Il apprendra à huit ans qui était sa vraie mère, aux obsèques de laquelle il assistera comme "coupé en deux".
"Peu de jours auparavant, une lecture t'a appris qu'un bébé retiré à sa mère au cours de ses premières semaines subit un choc effroyable. Il vivait en un état de totale fusion avec elle, et coupé de celle-ci, tout se passe pour lui comme s'il avait été littéralement fendu en deux. ( En lisant ces lignes relatives à ce que tu indiques là, tu t'es rappelé ce lapsus qui t'avait fait dire un jour : "à trois mois, après mon suicide...")
Dans ce second diptyque, le poète parle davantage de lui et revient sur ses onze années d'enfant de troupe, années racontées dans –
L'année de l'éveil -, au cours desquelles il fera à Aix-en-Provence la connaissance avec un monde aux antipodes de celui qu'était le monde rural, sera "déniaisé" à treize ans par la femme de son "chef", entamera après l'obtention du baccalauréat, des études de médecine, études qu'il abandonnera pour devenir écrivain.
Cet impérieux besoin d'écrire lui permettra de se réaliser en tant qu'écrivain et en tant qu'homme au bout d'une traversée de doutes et de souffrances qui durera vingt ans.
Ce n'est que lorsqu'il aura recollé les "
lambeaux" que s'achèvera ce long apprentissage, cette douloureuse initiation, cette quête de "l'absente".
Il sera alors capable et légitime d'écrire :
"Ni l'une ni l'autre de tes deux mères n'a eu accès à la parole. du moins à cette parole qui permet de se dire, se délivrer, se faire exister dans les mots. Parce que ces mêmes mots se refusaient à toi et que tu ne savais pas t'exprimer, tu as dû longuement lutter pour conquérir le langage. Et si tu as mené ce combat avec une telle obstination, il te plaît de penser que ce fut autant pour elles que pour toi.

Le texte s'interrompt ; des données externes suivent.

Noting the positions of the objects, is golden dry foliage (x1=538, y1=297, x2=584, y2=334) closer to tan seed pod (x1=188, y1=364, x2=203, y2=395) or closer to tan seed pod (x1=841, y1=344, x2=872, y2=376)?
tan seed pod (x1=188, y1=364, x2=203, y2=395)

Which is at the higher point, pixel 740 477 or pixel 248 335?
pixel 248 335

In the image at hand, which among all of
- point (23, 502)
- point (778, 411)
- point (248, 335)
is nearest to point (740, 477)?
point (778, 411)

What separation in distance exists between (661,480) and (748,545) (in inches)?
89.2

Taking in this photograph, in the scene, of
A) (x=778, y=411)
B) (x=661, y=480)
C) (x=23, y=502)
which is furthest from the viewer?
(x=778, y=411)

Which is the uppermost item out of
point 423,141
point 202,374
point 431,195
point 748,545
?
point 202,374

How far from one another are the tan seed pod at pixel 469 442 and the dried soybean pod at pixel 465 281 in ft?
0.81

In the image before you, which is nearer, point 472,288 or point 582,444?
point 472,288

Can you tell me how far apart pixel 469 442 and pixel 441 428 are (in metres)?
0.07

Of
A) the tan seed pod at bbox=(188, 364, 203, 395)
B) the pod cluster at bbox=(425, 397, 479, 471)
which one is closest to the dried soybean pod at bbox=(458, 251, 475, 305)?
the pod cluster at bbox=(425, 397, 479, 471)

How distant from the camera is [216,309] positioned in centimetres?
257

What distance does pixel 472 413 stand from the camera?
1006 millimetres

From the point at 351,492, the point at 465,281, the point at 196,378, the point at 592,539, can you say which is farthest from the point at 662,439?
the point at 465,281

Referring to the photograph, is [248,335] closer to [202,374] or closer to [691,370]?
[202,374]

Tu songes de temps à autre à
Lambeaux. Tu as la vague idée qu'en l'écrivant, tu les tireras de la tombe. Leur donneras la parole. Formuleras ce qu'elles ont toujours tu.
Lorsqu'elles se lèvent en toi, que tu leur parles, tu vois s'avancer à leur suite la cohorte des bâillonnés, des mutiques, des exilés des mots
ceux et celles qui ne se sont jamais remis de leur enfance
ceux et celles qui s'acharnent à se punir de n'avoir jamais été aimés
ceux et celles qui crèvent de se mépriser et de se haïr
ceux et celles qui n'ont jamais pu parler parce qu'ils n'ont jamais été écoutés
ceux et celles qui ont été gravement humiliés et portent au flanc une plaie ouverte
ceux et celles qui étouffent de ces mots rentrés pourrissant dans leur gorge
ceux et celles qui n'ont jamais pu surmonter une fondamentale détresse."
Excellente lecture avec un vrai moment d'intense émotion pour la biographie de la mère "biologique".